C'est d'un renversement copemicien de la conscience religieuse qu'il me semble plus approprié de parler, au vu de cet ensemble de traits. Un renversement qui la rend critique d'elle-même, au sens ordinaire et au sens élaboré du terme. Elle incorpore les critiques qui étaient supposées devoir la détruire, et elle en fait un principe de vie. Elle tend à devenir à ses propres yeux ce que les grands démystificateurs d'hier lui reprochaient d'être en se le dissimulant : un produit de l'esprit humain, au service de finalités toutes terrestres. Sauf
que cette distance intérieure, loin de l'anéantir, comme le croyaient les philosophes de la désaliénation, lui fournit une justification nouvelle. C'est de nous que part le ressort de la croyance, et c'est à nous qu'il revient—mais c'est une raison de plus pour croire et, peut-être, la meilleure. En cela, elle se fait critique au sens savant. Elle était toute du côté de la foi dans l'objectivité de son objet ; elle s'ouvre à l'idée que son fondement est dans le sujet, avec ce que cela signifie de limites quant au statut de son objet.
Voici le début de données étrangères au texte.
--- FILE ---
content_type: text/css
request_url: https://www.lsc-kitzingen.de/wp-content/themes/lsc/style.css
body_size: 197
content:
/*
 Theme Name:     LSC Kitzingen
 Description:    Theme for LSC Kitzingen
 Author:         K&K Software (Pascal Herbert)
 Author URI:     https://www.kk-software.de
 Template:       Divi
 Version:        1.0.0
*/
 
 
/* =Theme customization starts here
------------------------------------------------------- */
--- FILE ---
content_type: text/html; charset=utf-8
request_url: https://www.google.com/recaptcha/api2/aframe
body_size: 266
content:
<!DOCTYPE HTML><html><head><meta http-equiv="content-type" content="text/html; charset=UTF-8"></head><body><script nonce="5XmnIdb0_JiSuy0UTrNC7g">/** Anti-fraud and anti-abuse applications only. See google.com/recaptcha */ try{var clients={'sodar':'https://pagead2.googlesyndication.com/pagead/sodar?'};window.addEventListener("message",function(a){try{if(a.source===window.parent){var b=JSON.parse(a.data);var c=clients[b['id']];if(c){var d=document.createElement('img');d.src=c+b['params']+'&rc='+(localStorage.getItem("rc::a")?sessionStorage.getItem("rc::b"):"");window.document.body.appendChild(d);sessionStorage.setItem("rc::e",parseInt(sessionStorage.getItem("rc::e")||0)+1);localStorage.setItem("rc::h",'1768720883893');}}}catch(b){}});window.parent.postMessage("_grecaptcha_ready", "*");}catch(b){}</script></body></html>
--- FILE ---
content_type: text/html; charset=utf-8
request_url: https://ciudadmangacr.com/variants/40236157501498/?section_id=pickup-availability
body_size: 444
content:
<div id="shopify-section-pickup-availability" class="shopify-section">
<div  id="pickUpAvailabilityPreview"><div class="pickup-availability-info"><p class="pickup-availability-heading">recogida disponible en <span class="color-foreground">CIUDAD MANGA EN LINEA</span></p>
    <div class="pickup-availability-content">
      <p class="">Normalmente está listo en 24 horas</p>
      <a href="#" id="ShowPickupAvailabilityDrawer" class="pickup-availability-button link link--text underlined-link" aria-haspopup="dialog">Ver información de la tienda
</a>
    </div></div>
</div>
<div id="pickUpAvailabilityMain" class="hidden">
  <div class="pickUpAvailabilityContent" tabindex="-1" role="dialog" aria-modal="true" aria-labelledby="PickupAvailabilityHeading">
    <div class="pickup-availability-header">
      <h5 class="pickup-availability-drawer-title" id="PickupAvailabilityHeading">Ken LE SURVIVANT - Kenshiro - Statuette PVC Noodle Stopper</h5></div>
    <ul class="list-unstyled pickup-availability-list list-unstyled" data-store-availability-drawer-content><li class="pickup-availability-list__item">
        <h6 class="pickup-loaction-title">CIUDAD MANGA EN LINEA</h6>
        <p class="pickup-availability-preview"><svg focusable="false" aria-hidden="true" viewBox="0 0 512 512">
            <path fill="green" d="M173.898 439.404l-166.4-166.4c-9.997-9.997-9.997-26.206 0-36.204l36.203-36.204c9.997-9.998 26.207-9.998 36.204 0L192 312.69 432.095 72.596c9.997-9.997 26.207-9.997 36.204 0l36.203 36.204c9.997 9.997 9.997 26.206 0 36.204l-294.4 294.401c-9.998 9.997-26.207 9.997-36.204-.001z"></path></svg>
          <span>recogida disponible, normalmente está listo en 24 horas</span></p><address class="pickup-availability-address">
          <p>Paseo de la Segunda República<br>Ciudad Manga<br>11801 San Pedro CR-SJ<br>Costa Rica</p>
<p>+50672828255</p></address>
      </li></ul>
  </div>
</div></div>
Davantage, elle se recentre et s'organise autour de cette conscience subjective, non pas dans les livres mais dans les modalités quotidiennes de son exercice

(1) Je me borne à donner un aperçu global d'évolutions dont Françoise champion a dressé un tableau détaillé, pays par pays, auquel je ne puis que renvoyer. Cf. « Entre laïcisation et sécularisation. Des rapports Église-État dans l'Europe communautaire *, Le Débat, n° 77, novembre-décembre 1993.